Vicious by V.E.Schwab

I’m a comic book fan from way back. I learned to read in four colors. I spent thousands of dollars of allowance money on the adventures of my favorite heroes and villains up until I graduated high school and moved on to other things. I’ve read a few books in the superhero genre, but they are few and far between. But when I read the blurb for Victoria Schwab’s Vicious, I knew I had to give the book a read. Schwab’s story of two college friends whose quest to become Extra-Ordinary not only changes them both in astonishing ways but propels them toward an eventual collision that is all but guaranteed to leave one of them in the grave. Schwab’s exploration of the nature of good and evil and heroes and villains kept me turning pages into the wee hours and challenged my expectations of the level of realism that can be brought to the four-color genre. 


Vicious is the story of Victor Vale and Eli Ever, two incredibly gifted college students whose unexpected friendship is based on the shared recognition of something sinister brewing beneath their façade of camaraderie and intellectual competition. When the pair’s graduate thesis to prove not only the existence of E.O.’s; extra ordinary people who have developed inhuman abilities, but that they can be made takes a deadly turn both men find themselves both gifted and cursed by their experiments. Their reckless experimentation shatters their friendship and places them both on a path of destruction with each other as the final target.

Schwab wisely grounds her tale of supermen at war with one another with a healthy dose of psychology and philosophy. At its heart,Vicious is about what it means to be a hero and by extension a villain.  By deft manipulation of the tropes of the comic books from which this story draws its inspiration, Schwab is able to keep both her protagonist and antagonist firmly planted in the gray area between the poles of heroism and villainy. Neither Victor nor Eli can be called heroes in anything but the loosest sense, but Schwab manages to make the readers understand them, sympathize with them, and be completely invested in their fates. There is not an ounce of the idealism of a Superman or Spiderman in these characters, no touching morality along the lines of “With great power comes great responsibility”, instead I was reminded of Lev Grossman’s excellent The Magicians  whose guiding principle seemed to be that absolute power corrupts absolutely. Schwab’s characters are more human than super, and that suits the gritty tone of this tale of vengeance just fine.

Even the secondary characters are painted in grayer tones than readers might expect. The mechanism that creates E.O.’s requires a near death experience, and the brush with death seems to change the core of each of the extra-ordinaries we encounter far beyond simply giving them superhuman abilities. The exploration of these themes is the crux of the narrative. Most of the supporting characters are given a point of view chapter or two allowing Schwab to demonstrate that being more than human, makes these characters somehow less than human at the same time. Both Eli and Victor have sidekicks, the Clark sisters, Sydney and Serena whose powers are arguably the most powerful in the novel and are far more than simple tools in the machinations of the principle characters. I’d venture that the characterization of both women are more nuanced and realized than their male counterparts and I couldn’t help but wish they had gotten more page time. 

The plot structure of Vicious is challenging, jumping back and forth over a period of ten years, showing the genesis of the conflict between Victor and Eli side by side with the events in the present timeline. In the hands of a lesser author, this could have been distracting or confusing, but Schwab handles it seamlessly. The back story informs and enriches the conflict and informs the motivations and actions of the characters. The pacing is excellent, never bogging down in the past for too long.

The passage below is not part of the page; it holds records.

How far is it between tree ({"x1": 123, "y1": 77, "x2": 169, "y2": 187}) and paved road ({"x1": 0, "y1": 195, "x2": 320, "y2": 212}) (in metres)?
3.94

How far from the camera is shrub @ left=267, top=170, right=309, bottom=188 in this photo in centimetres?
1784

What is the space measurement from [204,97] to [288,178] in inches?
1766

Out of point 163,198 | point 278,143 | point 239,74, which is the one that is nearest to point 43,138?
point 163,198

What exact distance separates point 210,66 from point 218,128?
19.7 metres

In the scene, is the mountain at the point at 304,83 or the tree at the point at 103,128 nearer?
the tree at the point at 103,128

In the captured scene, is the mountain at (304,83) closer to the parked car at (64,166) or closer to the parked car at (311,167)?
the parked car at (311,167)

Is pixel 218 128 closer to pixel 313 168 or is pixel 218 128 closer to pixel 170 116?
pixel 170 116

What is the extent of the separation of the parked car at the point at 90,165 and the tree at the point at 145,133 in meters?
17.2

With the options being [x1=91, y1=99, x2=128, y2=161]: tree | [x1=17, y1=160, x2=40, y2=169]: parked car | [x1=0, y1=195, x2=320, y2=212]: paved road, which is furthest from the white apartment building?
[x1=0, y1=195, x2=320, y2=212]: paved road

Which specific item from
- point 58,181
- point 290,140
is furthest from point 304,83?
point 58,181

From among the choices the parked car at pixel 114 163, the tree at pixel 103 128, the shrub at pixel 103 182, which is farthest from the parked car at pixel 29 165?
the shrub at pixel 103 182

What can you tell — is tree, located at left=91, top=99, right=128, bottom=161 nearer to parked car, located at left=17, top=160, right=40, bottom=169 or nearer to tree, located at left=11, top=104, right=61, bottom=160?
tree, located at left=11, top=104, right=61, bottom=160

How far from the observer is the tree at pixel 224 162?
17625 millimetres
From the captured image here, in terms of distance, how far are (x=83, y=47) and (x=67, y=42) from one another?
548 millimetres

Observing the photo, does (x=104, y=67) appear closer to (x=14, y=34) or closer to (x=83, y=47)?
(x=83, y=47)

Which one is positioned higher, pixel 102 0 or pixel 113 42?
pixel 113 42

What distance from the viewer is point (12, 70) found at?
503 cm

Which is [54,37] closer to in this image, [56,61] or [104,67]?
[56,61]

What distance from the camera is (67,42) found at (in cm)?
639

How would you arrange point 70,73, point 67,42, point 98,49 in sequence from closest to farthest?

In conclusion, Vicious was an easy, engaging read with far more depth than its four color roots may imply. Schwab turns what could easily have been an exercise is empty pyrotechnics and macho posturing into a meditation on power and its impact on the powerful with a cast of characters that beg for further exploration. Schwab has brought a level of depth to the concept and has propelled herself on to this reviewers list of authors to watch.